[Start of section]
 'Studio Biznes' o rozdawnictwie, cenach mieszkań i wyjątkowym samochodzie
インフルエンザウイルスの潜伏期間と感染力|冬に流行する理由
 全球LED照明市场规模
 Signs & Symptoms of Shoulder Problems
[End of section]
[Start of section]
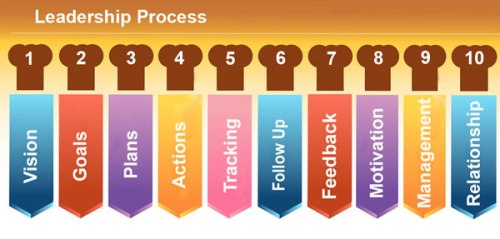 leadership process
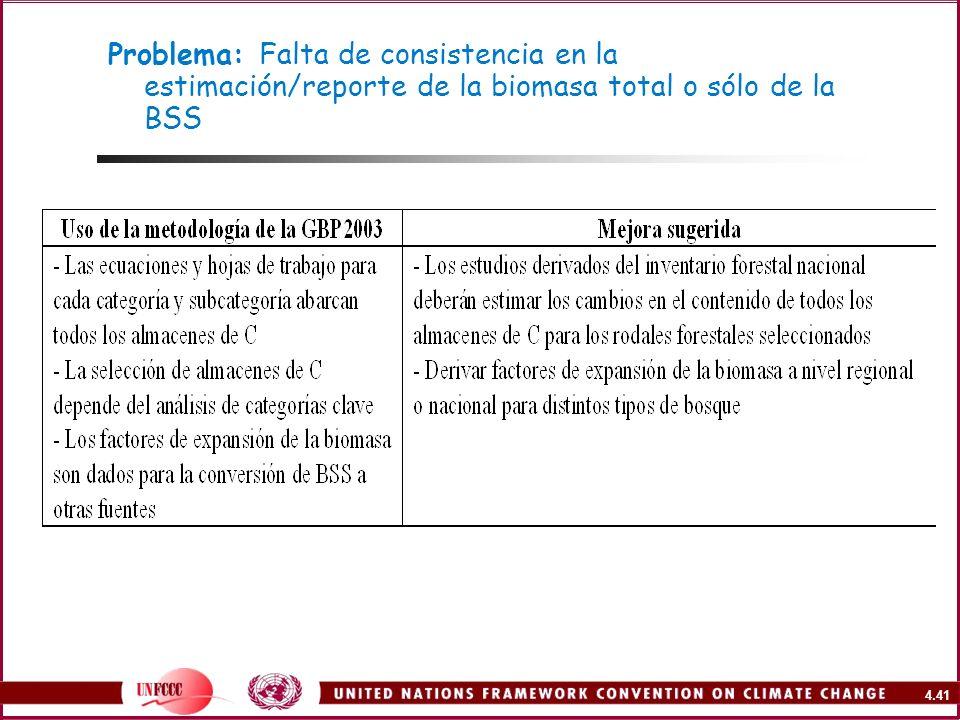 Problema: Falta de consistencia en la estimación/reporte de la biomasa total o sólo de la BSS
[End of section]
§ **Your objective**
Copy back the listing above exactly, but only from the line with "全球LED照明市场规模" through the line with "Signs & Symptoms of Shoulder Problems", both ends included.

§ **Response**
 全球LED照明市场规模
 Signs & Symptoms of Shoulder Problems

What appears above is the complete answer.